Jesus’ careful instructions to the seventy-two tell us a bit about what he thinks the wolves are waiting to do. Carry no money bag, no sack, no sandals; pray peace on whatever house you enter; stay in the same house and eat and drink what is offered; cure the sick where you are; preach the coming of the kingdom of God; and, if any town refuses you hospitality, shake off their dust—Sodom’s fate will look kind compared to what will happen to this town. Know this: the kingdom of God is at hand! Clearly, Jesus knows that the wolves will attack his ministers as money-grubbers, moochers, long-lingering guests, spiritual and civil provocateurs, snake-oil salesmen, and dupers of the gullible. The wolves will follow and provoke dissent under the pretense of righteousness; they will entice violence in the name of preserving purity and safety; they will lay claim to the prophet’s mantle and prophesy out of their dark hearts that these ministers of Christ are intolerant of other opinions, closed to dialogue, blind to a plurality of possible “kingdoms,” and committed to an cultural and social ethos that excludes the open-ended celebration of diversity and difference. The ministers, who are preaching nothing but the peace of Christ and the truth of his Good News, will finally be charged with preaching Hate. And when that charge is repeated on the streets, in the media, among the disciples, the wolves all sharply smile.

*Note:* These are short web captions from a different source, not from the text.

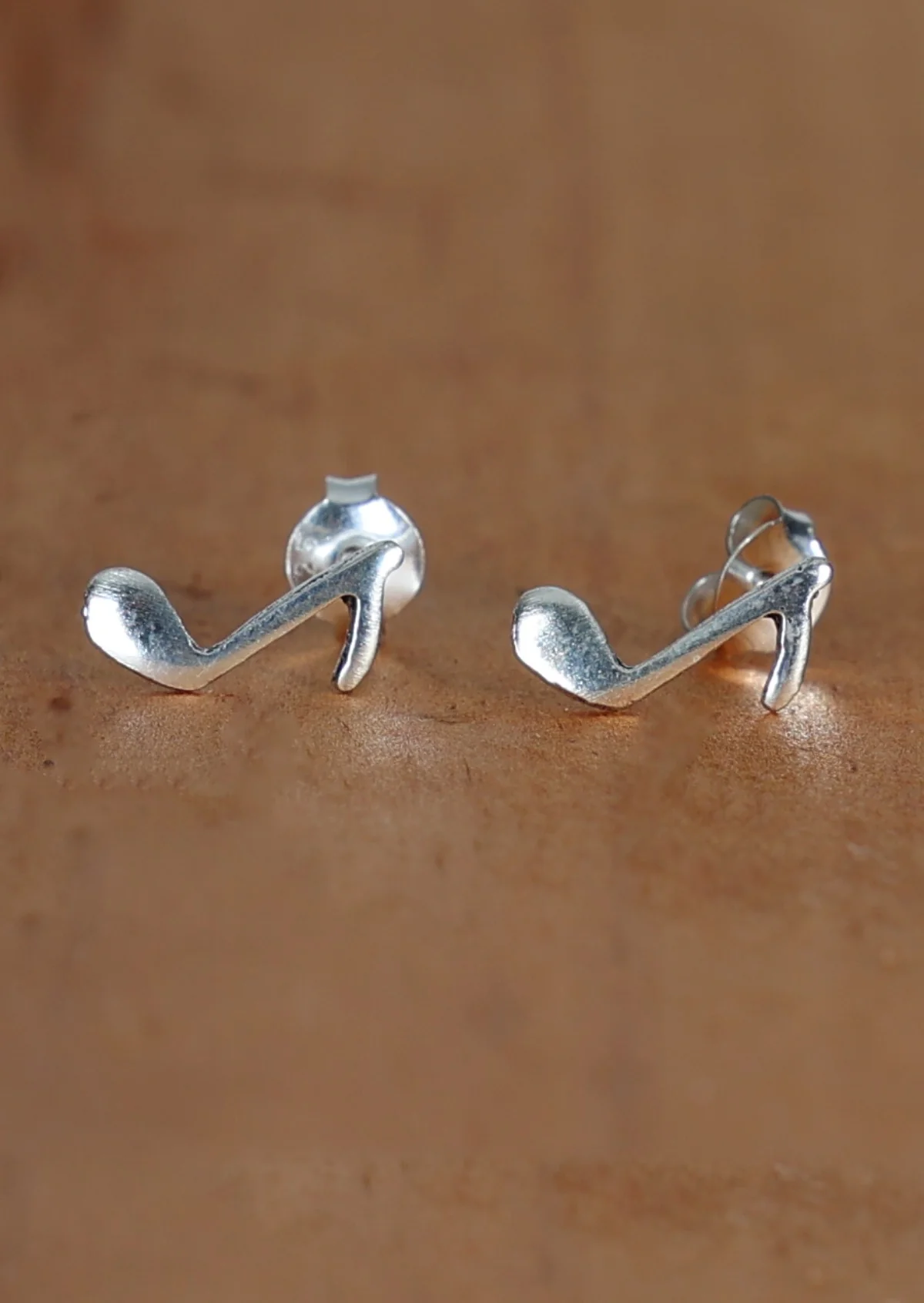 Quaver Silver Studs - Ysert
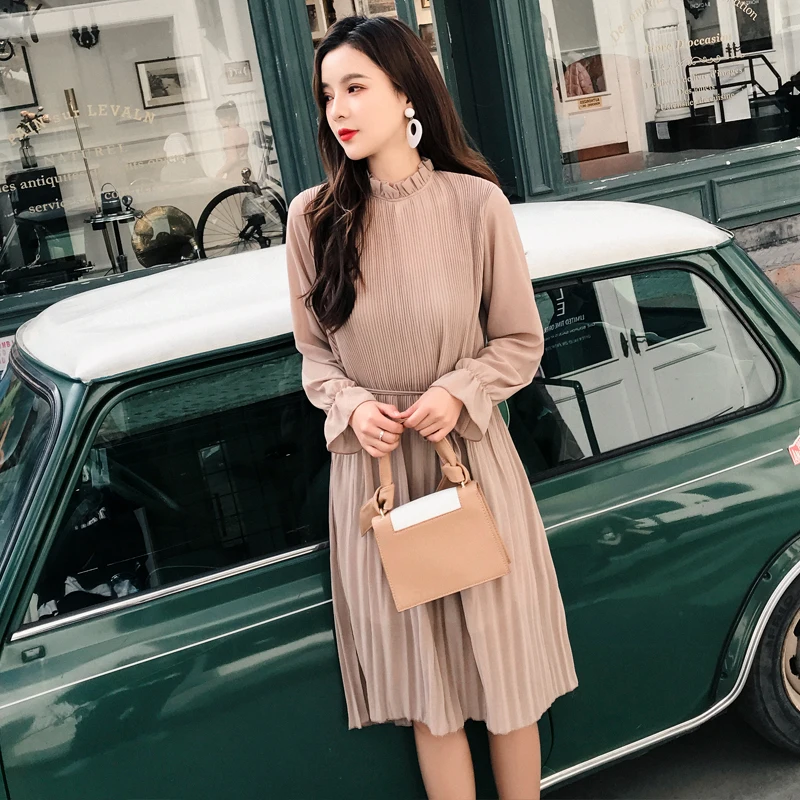 2019 New Women Chiffon Dresses Spring Summer Long Sleeve Solid Dresses With Belt Female Pleated Flare Sleeve Stand Collar Dress
2019 New Women Chiffon Dresses Spring Summer Long Sleeve Solid Dresses With Belt Female Pleated Flare Sleeve Stand Collar Dress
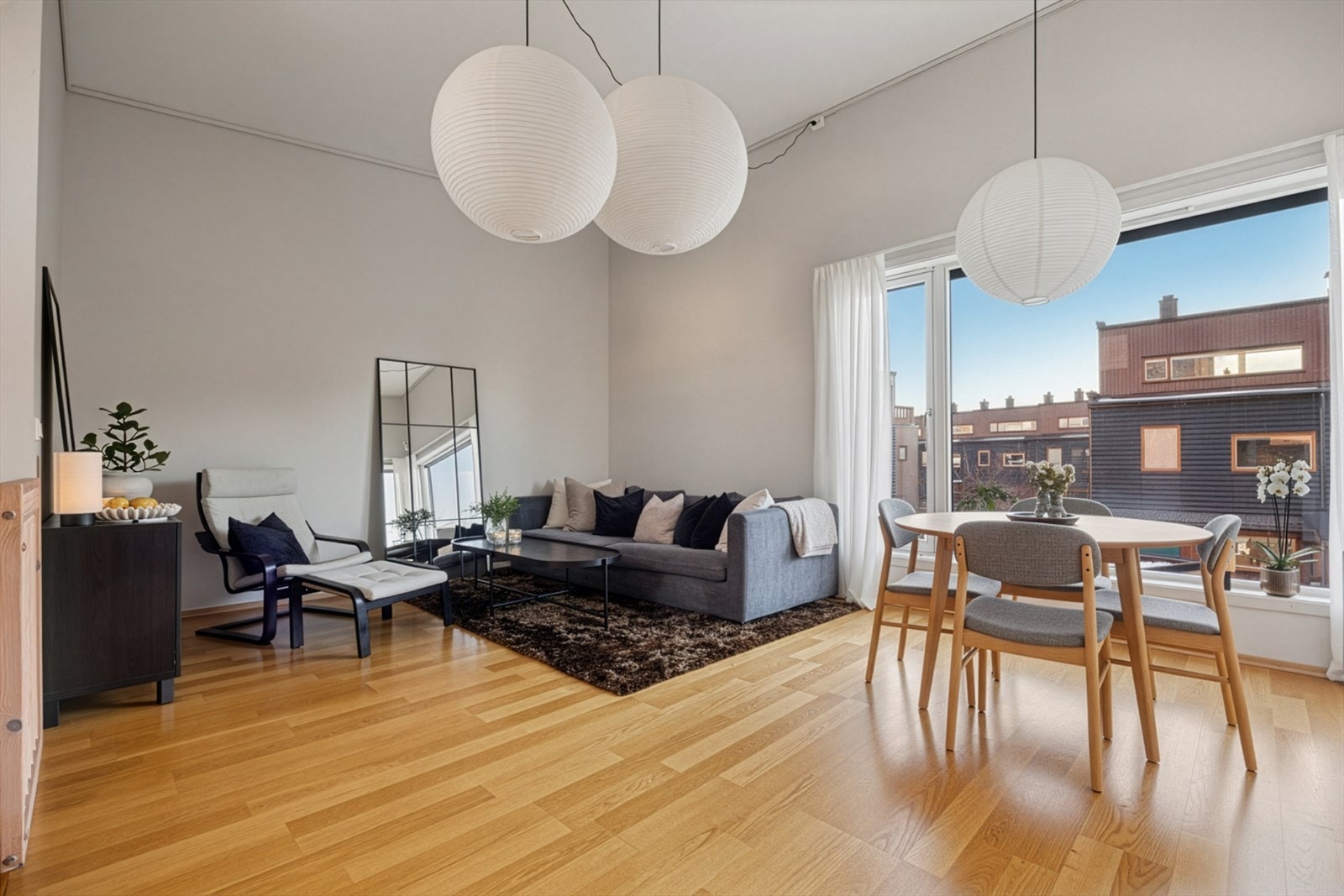 Stor og luftig stue med gode møbleringsmuligheter. Galleribilde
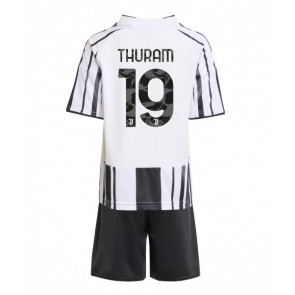 Juventus Khephren Thuram #19 Domácí dres komplet pro Děti 2025-26 Krátkým Rukávem (+ Krátké kalhoty) Juventus Khephren Thuram #19 Domácí dres komplet pro Děti 2025-26 Krátkým Rukávem (+ Krátké kalhoty)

Watching this world pass it seems strange to find anyone rejoicing; strange to see or hear anyone playing out a joy, a moment of bliss or delight. From where do they snatch the energy required to spend even a second in glee? We could count the sources of material joy if we needed to. But there is just one source of eternal joy: Christ Jesus. For those chosen for this work—all the baptized!—our second of glee, our moment of bright delight is bringing the peace of Christ to the world by preaching his gospel with anointed lips and calloused hands. Our enduring joy comes from the knowledge that our names are written in heaven. We are, you and I, inscribed—essentially, substantially— carved into the very book of God’s Beauty; we are Words of Truth and whole paragraphs of Goodness. And so we rejoice not b/c of our power or our gifts or our deeds. We rejoice b/c we belong to God! And His kingdom is at hand. Remember that when the wolves begin to howl and the snakes begin to rattle: His kingdom is at hand, and you have been chosen as his herald. What are you doing to preach the coming of the kingdom?

Think of Paul: he tells the Galatians that he bears the marks of Jesus on his body. That he has been crucified to the world and the world to him. He is a new creation for whom the old law means nothing. How have you been crucified to the world? How have you been both blinded and enlightened? What can you no longer see in the world b/c of the light of Christ? Let the peace of Christ control your heart! And give thanks that his light burns away the shadowed hiding places of wolves and scorpions for they cannot harm you.

One last question, if you are ready to rejoice: when you are appointed, will you say, “Yes, I will be a worker for the harvest!” If so, may the Word of Christ dwell richly in you and may you flourish like the grass in spring. If not, well, be prepared to sweep up some sandal dust.